■ **Task set**:
1. Answer these questions from the passage on abandoned and unclaimed property:
(a) Which kinds of abandoned property do some state statutes usually make escheat to the state?
(b) Under traditional English common law, who does treasure trove belong to?
(c) As of September 2020, how many states had enacted a version of a law inspired by the RUUPA?
2. Continue the passage on abandoned and unclaimed property from its last sentence.

Property is generally deemed to have been abandoned if it is found in a place where the true owner likely intended to leave it, but is in such a condition that it is apparent that he or she has no intention of returning to claim it. Abandoned property generally becomes the property of whoever should find it and take possession of it first, although some states have enacted statutes under which certain kinds of abandoned property – usually cars, wrecked ships and wrecked aircraft – escheat, meaning that they become the property of the state.
In the United States, property left behind by a tenant is generally presumed abandoned after anywhere from 1 week to 1 year, and if unclaimed, may be disposed of or sold to recoup storage costs; in some states the difference may be kept by the landlord, in others returned to the tenant, and in others it must be turned over to the state or county. Virginia requires only 24 hour storage for evictions. Maryland allows individual counties to set required storage times. Colorado allows immediate disposal (but not sale), while Georgia and Texas allow it to be immediately placed outside and claimed by anyone, and Arkansas allows the landlord to immediately claim the property for themselves to do as they wish.
Treasure trove is property that consists of coins or currency hidden by the owner. To be considered treasure trove and not mislaid property, the property must have been deliberately hidden or concealed, and sufficiently long ago that the original owner can be considered dead or not discoverable. For example, under historic English law, one hundred Roman coins found buried in a pot would have been treasure trove whilst one hundred Roman coins which were lost over time in a marketplace would not have been treasure trove, as they were not deliberately hidden as a single hoard. However, the law of treasure trove has now been replaced by the Treasure Act under which this distinction between lost and deposited items does not generally apply.
Under American common law, treasure trove belongs to the finder unless the original owner reclaims. Some states have rejected the American common law and hold that treasure trove belongs to the owner of the property in which the treasure trove was found. These courts reason that the American common law rule encourages trespass.
Under the traditional English common law, treasure trove belongs to the Crown, though the finder may be paid a reward.
In the United States, the National Conference of Commissioners on Uniform State Laws sought to address the problems arising from these types of property through provisions of the Uniform Unclaimed Property Act. The act was first drafted and promulgated in 1981 and a revised version, the Revised Uniform Unclaimed Property Act was introduced in 1995. The act specifically focuses on the problem of unclaimed money in bank accounts and corporate coffers, and the corresponding escheatment.
In July 2016, the National Conference of Commissioners on Uniform State Laws revisited the 1995 version of the Uniform Act again and ultimately passed the Revised Uniform Unclaimed Property Act (RUUPA) of 2016. As of September 2020, only five states have enacted a version of a law inspired by the RUUPA: Tennessee, Kentucky, Utah, Colorado, and Vermont. Other states have adopted similar laws but with significant deviations from the RUUPA.

■ **Supplied material**:
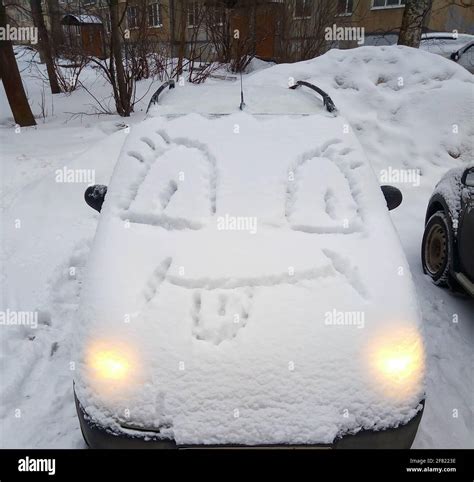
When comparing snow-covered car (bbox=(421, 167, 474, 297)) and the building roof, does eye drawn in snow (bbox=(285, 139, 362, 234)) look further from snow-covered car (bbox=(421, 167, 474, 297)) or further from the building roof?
the building roof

■ **Outputs for the tasks**:
1.
(a) Cars, wrecked ships and wrecked aircraft.
(b) The Crown, though the finder may be paid a reward.
(c) Five: Tennessee, Kentucky, Utah, Colorado and Vermont.

2.
As a result of the Act, each state that has adopted the act operates an Unclaimed Property fund in which the proceeds from abandoned bank accounts, unpresented checks, etc. are to be turned over to the state after a specified period of time. Depending on state law, the money may be held either in perpetuity (i.e., the funds never escheat to the state; an example would be Texas), or after a long period of time (whereby it is presumed that the owner is deceased with no heirs) the funds will escheat to the state. Due to the increasing mobility of the population, 39 states have joined together to operate MissingMoney.com, a searchable database which lists unclaimed funds in these states. Another website at Unclaimed.org allows searches without charge for the remaining 11 states. Many commercial websites also offer this service at a charge. A searchable database for unclaimed money and property is available in Canada from the Bank of Canada.
- Marine salvage
- Adverse possession
- Escheat – forfeit of property to the state
- Bona vacantia – precedent of escheat
- Probate – settling an estate after death
- Old field (ecology)
- Michael v. First Chicago Corp., 139 Ill. App. 3d 374, 382, 487 N.E.2d 403, 409 (1985)
- Jesse Dukeminier and James E. Krier, Property, Fifth Edition, Aspen Law & Business (New York, 2002), p. 120. ISBN 0-7355-2437-8
- Armory v. Delamirie, 1 Strange 505 (King’s Bench, 1722)
- Jesse Dukeminier and James E. Krier, Property, Fifth Edition, Aspen Law & Business (New York, 2002), p. 123-24. ISBN 0-7355-2437-8
- Bridges v. Hawkesworth, (1851)
- Jesse Dukeminier and James E. Krier, Property, Fifth Edition, Aspen Law & Business (New York, 2002), p. 120-123. ISBN 0-7355-2437-8
- Erickson v. Sinykin, 26 N.W.2d 172 (Minn. 1947)
- "Lost Dogs". animallaw.info.
- McAvoy v. Medina, 93 Mass. (11 Allen) 548, (1866)
- Kanzler, Kaitlyn (14 December 2018). "$10,000 returned after Brink's truck drops money on New Jersey highway". USA TODAY.
- Eads v. Brazelton, 22 Ark. 499 (Ark. 1861)
- Norman-Eady, Sandra (2006-02-21). "STATE LAWS ON LANDLORDS' TREATMENT OF ABANDONED PROPERTY". Office of Legislative Research, Connecticut.
- Texas Comptroller of Public Accounts general information on unclaimed money.
- Leamy, Elisabeth; Leamy, Elisabeth (22 December 2016). "How to find and claim cash you didn't know you had" – via washingtonpost.com.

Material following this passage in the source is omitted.